"Of The Dead" is a documentary that takes a look into different cultures in countries like Thailand, USA and Mexico and how they deal with death. Be it how they bury their dead, how they say farewell, or how people deal with knowing that they'll die.
This film is made by three people who all worked together on the 1974 film "Vase de Noces". Jean-Pol Ferbus is listed as "Second Unit Director", Dominique Garny was co-writer and actor, and of course Thierry Zéno was producer, writer, editor, cinematographer and director on it. Anyone who's seen "Vase de Noces" knows that it deals with rather odd subjects, and no doubt that if a documentary was being made by the people behind it, it wouldn't exactly be about a pop band or some other shit like that. Obviously it would be about something bizarre or shocking. "Of The Dead" is just that, it's about death. Everyone knows about death and dying, but people don't talk about it enough to really know how other people deal with it.
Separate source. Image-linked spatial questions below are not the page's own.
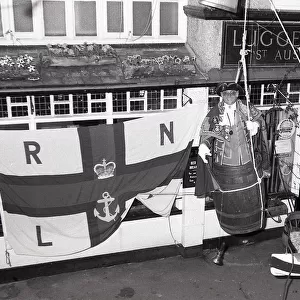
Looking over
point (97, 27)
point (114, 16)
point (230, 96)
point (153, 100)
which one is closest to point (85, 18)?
point (97, 27)

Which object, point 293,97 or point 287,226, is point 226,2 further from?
point 287,226

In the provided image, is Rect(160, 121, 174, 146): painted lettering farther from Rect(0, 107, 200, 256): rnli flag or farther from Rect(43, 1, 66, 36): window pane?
Rect(43, 1, 66, 36): window pane

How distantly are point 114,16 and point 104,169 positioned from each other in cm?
301

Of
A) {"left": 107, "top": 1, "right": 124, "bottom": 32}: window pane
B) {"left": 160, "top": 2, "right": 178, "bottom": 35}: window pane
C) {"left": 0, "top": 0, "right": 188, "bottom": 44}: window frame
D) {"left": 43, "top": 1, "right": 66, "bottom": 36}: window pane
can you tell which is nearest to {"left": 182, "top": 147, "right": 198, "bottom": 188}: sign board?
{"left": 0, "top": 0, "right": 188, "bottom": 44}: window frame

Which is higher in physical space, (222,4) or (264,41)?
(222,4)

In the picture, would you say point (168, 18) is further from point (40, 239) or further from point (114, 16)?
point (40, 239)

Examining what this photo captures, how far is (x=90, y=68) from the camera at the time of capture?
28.3ft

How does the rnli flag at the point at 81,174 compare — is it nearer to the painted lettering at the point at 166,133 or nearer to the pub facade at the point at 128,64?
the painted lettering at the point at 166,133

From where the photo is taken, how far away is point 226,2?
714 centimetres

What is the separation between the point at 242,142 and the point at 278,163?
2.91m

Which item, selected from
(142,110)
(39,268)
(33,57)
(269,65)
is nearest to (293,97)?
(269,65)

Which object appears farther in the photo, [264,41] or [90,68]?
[264,41]

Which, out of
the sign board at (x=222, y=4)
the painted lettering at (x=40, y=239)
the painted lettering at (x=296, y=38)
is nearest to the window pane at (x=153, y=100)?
the sign board at (x=222, y=4)

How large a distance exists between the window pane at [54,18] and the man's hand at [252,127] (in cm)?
390
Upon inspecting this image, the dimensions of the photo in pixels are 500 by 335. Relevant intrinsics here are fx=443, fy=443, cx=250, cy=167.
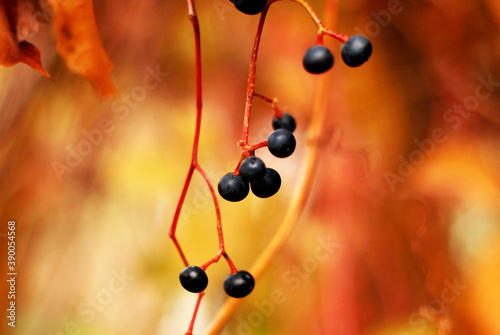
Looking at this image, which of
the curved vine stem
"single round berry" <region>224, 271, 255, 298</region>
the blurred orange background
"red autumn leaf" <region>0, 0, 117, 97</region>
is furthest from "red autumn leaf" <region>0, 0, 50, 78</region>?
the curved vine stem

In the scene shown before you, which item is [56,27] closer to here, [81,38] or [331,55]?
[81,38]

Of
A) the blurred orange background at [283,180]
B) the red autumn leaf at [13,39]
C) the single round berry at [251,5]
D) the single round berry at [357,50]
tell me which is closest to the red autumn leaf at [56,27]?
the red autumn leaf at [13,39]

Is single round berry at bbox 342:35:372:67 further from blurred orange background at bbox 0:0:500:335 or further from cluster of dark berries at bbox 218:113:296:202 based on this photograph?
blurred orange background at bbox 0:0:500:335

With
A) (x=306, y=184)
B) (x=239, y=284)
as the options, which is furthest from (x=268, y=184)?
(x=306, y=184)

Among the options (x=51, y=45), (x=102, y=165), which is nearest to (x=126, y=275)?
(x=102, y=165)

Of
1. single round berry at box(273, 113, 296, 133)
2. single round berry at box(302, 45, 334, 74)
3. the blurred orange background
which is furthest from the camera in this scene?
the blurred orange background

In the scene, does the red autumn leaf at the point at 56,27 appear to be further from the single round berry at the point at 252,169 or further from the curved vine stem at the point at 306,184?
the curved vine stem at the point at 306,184
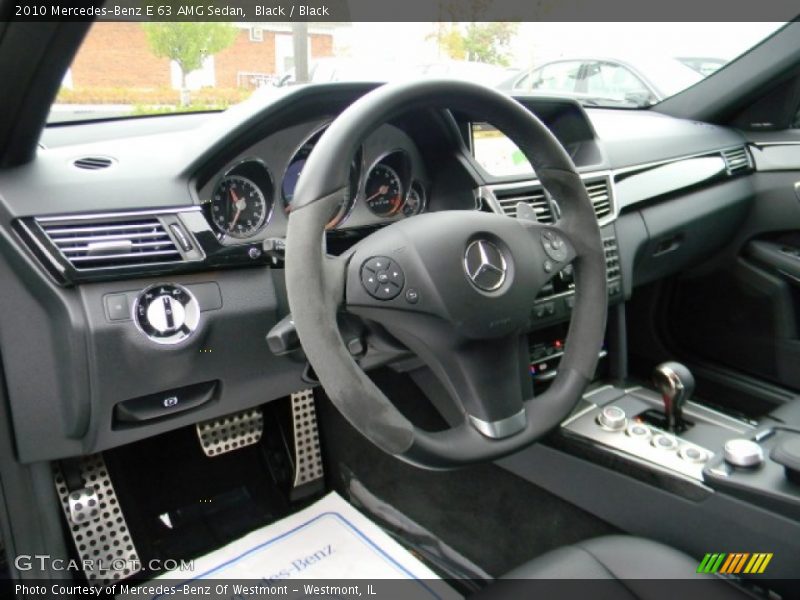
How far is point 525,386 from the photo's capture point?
4.10 feet

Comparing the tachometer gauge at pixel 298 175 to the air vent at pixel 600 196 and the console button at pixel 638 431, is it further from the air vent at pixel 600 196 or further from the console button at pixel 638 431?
the console button at pixel 638 431

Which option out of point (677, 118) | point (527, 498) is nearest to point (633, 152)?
point (677, 118)

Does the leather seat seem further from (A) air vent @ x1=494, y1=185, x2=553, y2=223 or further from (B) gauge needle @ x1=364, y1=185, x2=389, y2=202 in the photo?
(B) gauge needle @ x1=364, y1=185, x2=389, y2=202

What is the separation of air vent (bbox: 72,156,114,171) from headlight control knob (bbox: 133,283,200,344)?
0.24 metres

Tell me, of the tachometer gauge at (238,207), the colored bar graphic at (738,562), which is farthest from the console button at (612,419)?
the tachometer gauge at (238,207)

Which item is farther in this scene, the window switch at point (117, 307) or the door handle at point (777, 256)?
the door handle at point (777, 256)

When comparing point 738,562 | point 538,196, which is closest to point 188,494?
point 538,196

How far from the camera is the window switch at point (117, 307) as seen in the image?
1.16 metres

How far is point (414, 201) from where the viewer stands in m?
1.61

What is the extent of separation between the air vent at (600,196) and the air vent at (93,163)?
3.88 feet

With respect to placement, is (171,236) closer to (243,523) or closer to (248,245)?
(248,245)

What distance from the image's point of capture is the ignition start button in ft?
3.29

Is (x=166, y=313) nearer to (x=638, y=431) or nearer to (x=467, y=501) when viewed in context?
(x=467, y=501)

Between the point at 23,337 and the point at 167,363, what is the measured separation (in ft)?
0.77
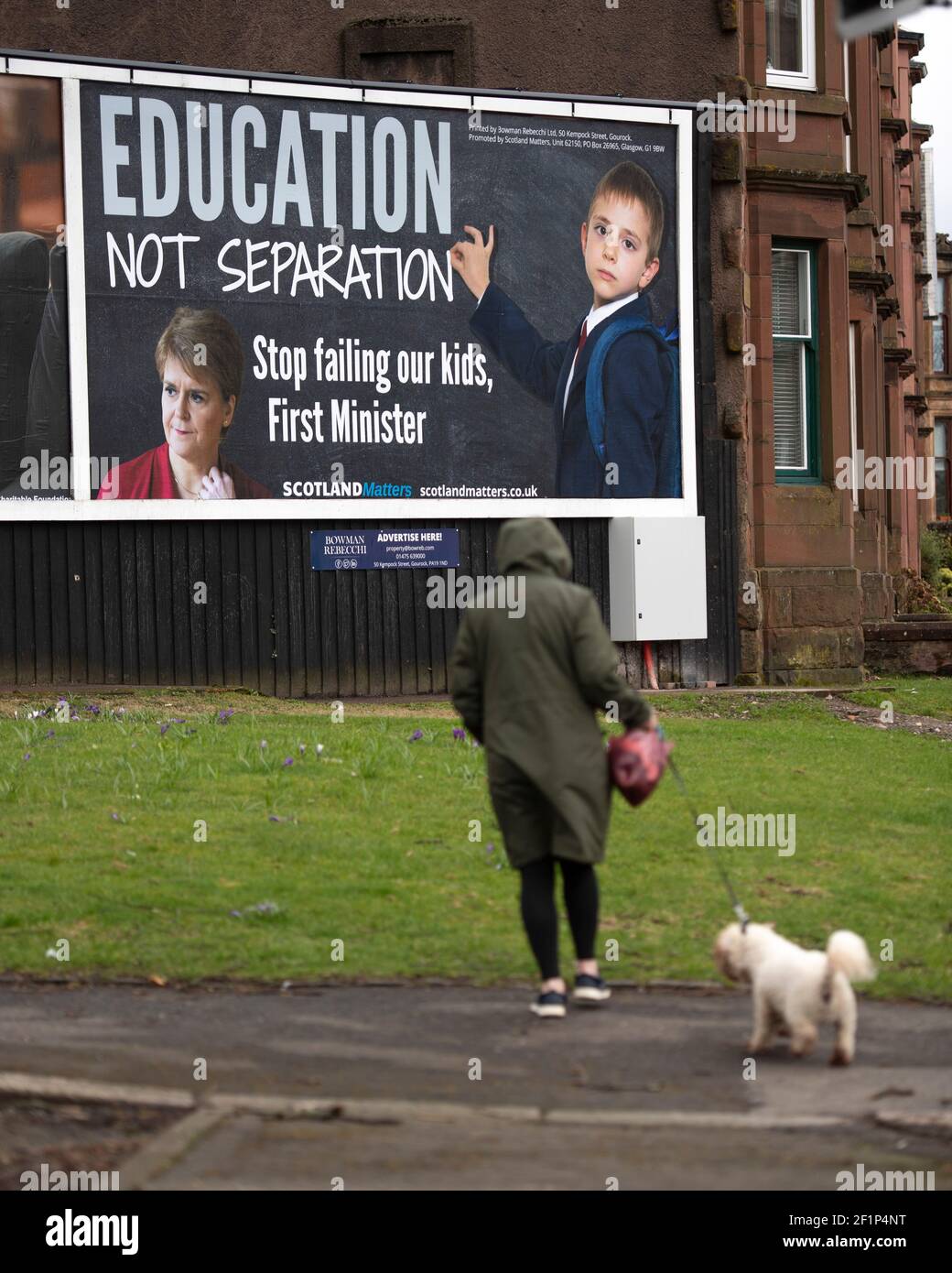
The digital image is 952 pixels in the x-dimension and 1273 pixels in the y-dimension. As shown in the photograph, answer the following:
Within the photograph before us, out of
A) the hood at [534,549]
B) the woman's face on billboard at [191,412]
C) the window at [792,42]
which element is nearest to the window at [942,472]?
the window at [792,42]

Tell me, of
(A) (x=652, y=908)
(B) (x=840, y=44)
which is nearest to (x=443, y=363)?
(B) (x=840, y=44)

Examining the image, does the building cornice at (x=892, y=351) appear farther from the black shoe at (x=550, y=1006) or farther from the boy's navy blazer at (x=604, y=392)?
the black shoe at (x=550, y=1006)

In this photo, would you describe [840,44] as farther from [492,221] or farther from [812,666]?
[812,666]

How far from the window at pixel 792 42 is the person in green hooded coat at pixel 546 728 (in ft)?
53.1

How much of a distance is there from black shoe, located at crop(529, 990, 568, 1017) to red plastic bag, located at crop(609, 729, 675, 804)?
0.88m

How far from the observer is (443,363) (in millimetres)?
19359

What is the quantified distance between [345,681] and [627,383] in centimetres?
485

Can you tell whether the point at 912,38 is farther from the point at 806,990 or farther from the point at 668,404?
the point at 806,990

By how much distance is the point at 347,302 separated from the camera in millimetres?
19000

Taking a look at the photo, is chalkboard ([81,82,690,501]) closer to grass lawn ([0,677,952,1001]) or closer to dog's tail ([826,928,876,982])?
grass lawn ([0,677,952,1001])

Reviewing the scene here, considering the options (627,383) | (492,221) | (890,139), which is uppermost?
(890,139)

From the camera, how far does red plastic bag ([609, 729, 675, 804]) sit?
7.19 m

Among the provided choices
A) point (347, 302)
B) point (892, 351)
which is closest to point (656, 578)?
point (347, 302)

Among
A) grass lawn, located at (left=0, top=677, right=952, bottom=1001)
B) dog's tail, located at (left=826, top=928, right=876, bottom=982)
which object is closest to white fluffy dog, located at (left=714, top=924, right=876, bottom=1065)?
dog's tail, located at (left=826, top=928, right=876, bottom=982)
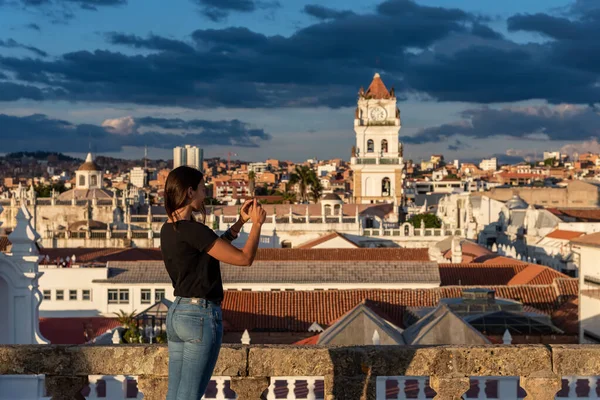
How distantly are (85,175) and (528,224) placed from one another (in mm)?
47274

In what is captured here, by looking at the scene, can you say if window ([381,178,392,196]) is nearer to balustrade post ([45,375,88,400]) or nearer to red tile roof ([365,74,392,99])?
red tile roof ([365,74,392,99])

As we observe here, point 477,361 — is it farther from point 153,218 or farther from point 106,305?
point 153,218

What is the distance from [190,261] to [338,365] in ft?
5.46

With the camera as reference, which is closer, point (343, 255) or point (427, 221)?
point (343, 255)

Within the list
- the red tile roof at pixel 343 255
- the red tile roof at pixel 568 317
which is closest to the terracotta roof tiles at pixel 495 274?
the red tile roof at pixel 343 255

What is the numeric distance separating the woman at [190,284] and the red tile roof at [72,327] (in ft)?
78.8

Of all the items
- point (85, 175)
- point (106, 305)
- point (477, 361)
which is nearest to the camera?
point (477, 361)

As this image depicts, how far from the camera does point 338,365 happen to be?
7.05 metres

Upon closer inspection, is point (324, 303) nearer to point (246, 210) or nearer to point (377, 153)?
point (246, 210)

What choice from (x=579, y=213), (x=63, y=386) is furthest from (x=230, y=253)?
(x=579, y=213)

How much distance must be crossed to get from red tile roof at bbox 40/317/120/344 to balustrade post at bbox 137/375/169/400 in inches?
901

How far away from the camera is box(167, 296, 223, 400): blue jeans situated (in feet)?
19.8

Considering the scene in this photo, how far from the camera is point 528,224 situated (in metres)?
81.8

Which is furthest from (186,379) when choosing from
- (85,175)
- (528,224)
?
(85,175)
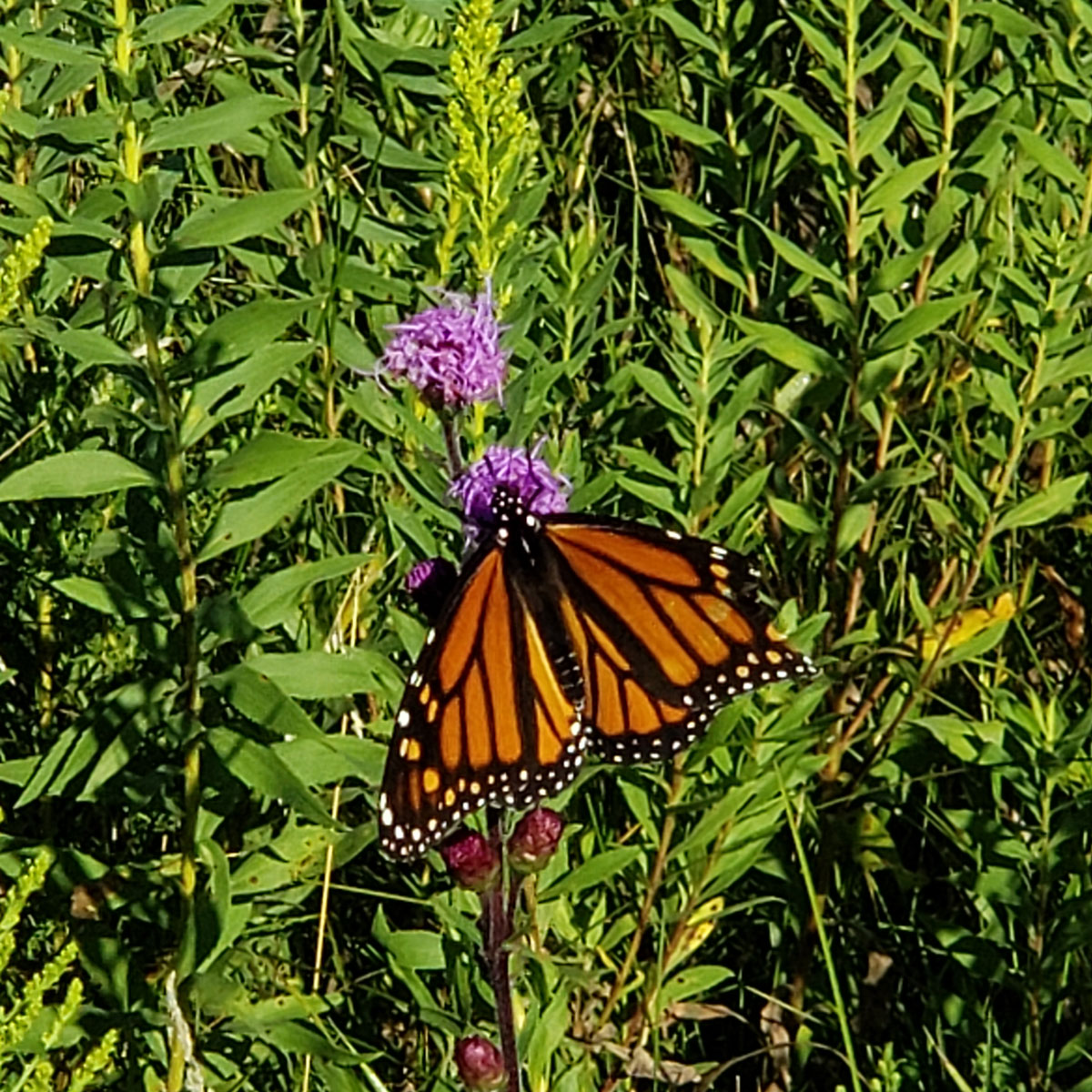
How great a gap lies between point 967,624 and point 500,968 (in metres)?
1.38

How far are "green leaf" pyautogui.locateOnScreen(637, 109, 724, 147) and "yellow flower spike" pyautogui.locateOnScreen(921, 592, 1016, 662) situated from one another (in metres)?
1.01

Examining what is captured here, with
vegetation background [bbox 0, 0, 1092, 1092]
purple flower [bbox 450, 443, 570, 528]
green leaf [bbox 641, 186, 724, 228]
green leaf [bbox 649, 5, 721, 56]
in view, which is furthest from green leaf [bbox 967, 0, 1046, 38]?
purple flower [bbox 450, 443, 570, 528]

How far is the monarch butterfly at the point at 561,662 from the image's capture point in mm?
2527

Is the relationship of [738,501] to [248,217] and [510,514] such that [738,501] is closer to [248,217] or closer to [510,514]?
[510,514]

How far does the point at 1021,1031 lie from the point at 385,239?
5.58 ft

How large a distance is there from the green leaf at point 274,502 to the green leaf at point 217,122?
0.48m

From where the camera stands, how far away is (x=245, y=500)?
2.63 metres

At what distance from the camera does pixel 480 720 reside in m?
2.61

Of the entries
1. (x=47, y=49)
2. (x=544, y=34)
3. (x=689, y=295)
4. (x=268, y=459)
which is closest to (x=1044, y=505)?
Answer: (x=689, y=295)

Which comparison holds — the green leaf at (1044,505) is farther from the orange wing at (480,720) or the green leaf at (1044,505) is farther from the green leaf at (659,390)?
the orange wing at (480,720)

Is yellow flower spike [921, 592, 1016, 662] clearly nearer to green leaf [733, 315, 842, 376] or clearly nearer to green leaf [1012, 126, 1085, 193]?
green leaf [733, 315, 842, 376]

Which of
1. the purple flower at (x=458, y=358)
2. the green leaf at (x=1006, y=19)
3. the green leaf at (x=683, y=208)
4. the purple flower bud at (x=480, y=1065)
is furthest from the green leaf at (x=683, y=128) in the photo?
the purple flower bud at (x=480, y=1065)

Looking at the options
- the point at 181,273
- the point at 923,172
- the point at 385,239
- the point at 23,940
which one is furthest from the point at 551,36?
the point at 23,940

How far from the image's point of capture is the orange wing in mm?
2496
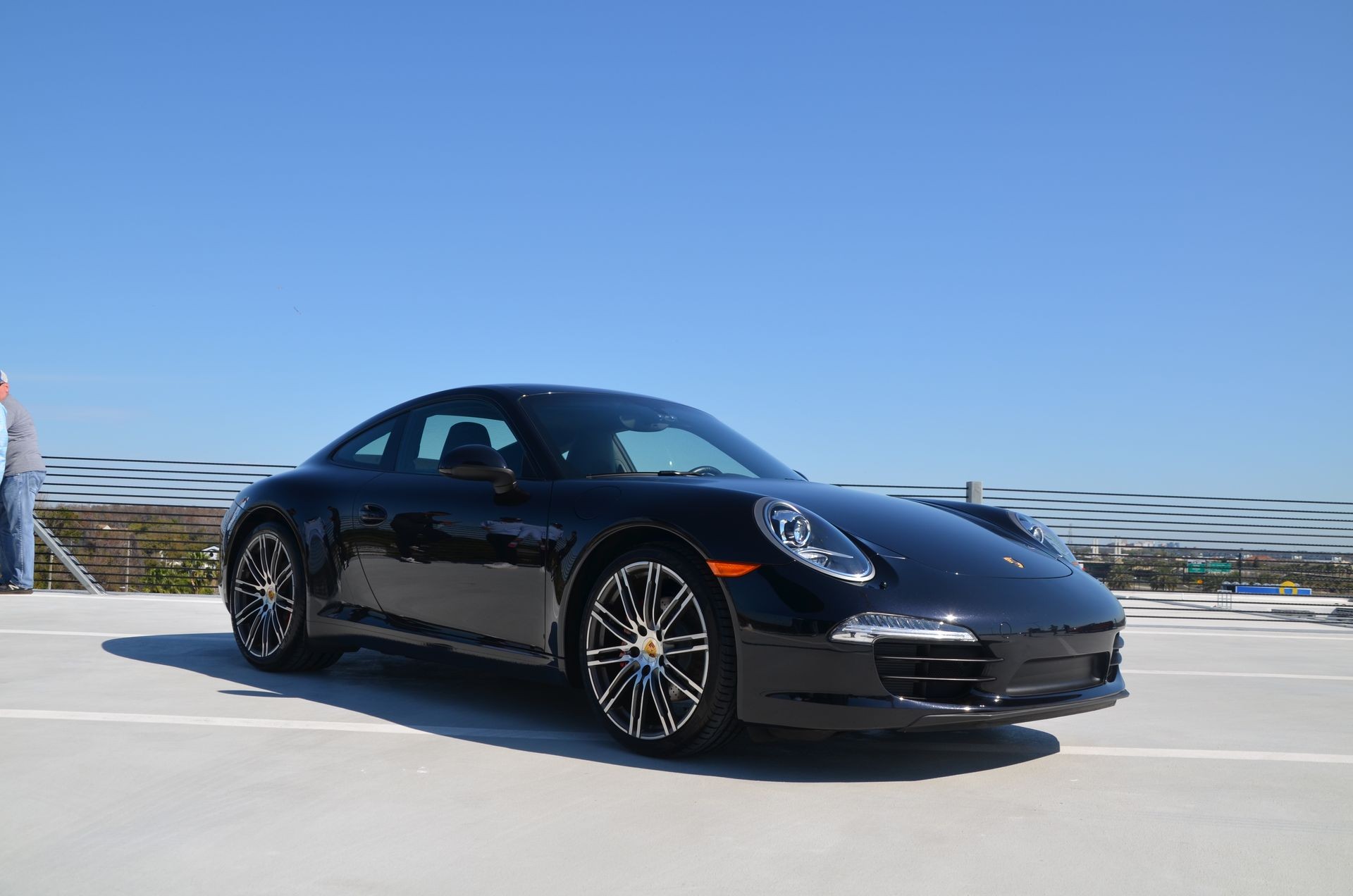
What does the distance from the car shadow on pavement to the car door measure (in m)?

With the use of footage of the dead, of embalming, and of people close to dying, this film shows exactly what is needed to gain interest. It doesn't shy away from showing in graphic detail that in some cultures animal sacrifice is common at the funerals, or that some people wish to be cremated after they're gone. It doesn't shy away from showing us the dead or how they are being dealt with before funerals. While it's not as gory and sickening as the newer film "Orozco The Embalmer" is as far as death footage goes, this one is more like a documentary and has higher education value. Personally I prefer the above mentioned over this film, because "Of The Dead" often became alot more boring and not as fascinating, because the cultures they show doesn't really stray away from what one would expect from them. I'd say that the subjects that are brought up in this film, there were really only two or three that I felt were interesting enough. The first one is when a woman talks about her husband and how he told her about his cancer. This was something I actually cared about because it was more about life and it's end, than it was about death. The second was where they talked about people who choose to be frozen, in hopes that the future can help them back to life. I've always known that people do this, but here it gave me some insight from the people who work with it, and they never say that it will work, but just that the people they freeze wants to have a chance if it ever would work. The final part that I found interesting was one where they talk with handicapped people who had some weird muscular disease. Unlike "Special Dead", it wasn't to laugh at handicapped people, obviously. But it was cool to hear what people who are so close to dying were thinking about it. Other than these things, all I found worth watching was seeing dead bodies.
The film probably has more to offer to someone who cares about cultures more than I do. I'm not saying you won't learn stuff from this film, because you will. The film has plenty of disturbing death footage, and something I thought stood out was a scene where we see a corpse being cremated. I don't think I've ever seen that in such detail before, and it was really unique to see the burning flesh and the bones becoming ashes. I recommend this film to those who already are into the genre, or to those who are interested in other cultures. If you just want to see real gore and corpses, watch "Orozco The Embalmer". Overall it was decent for what it is, but I wish it would've been so much more.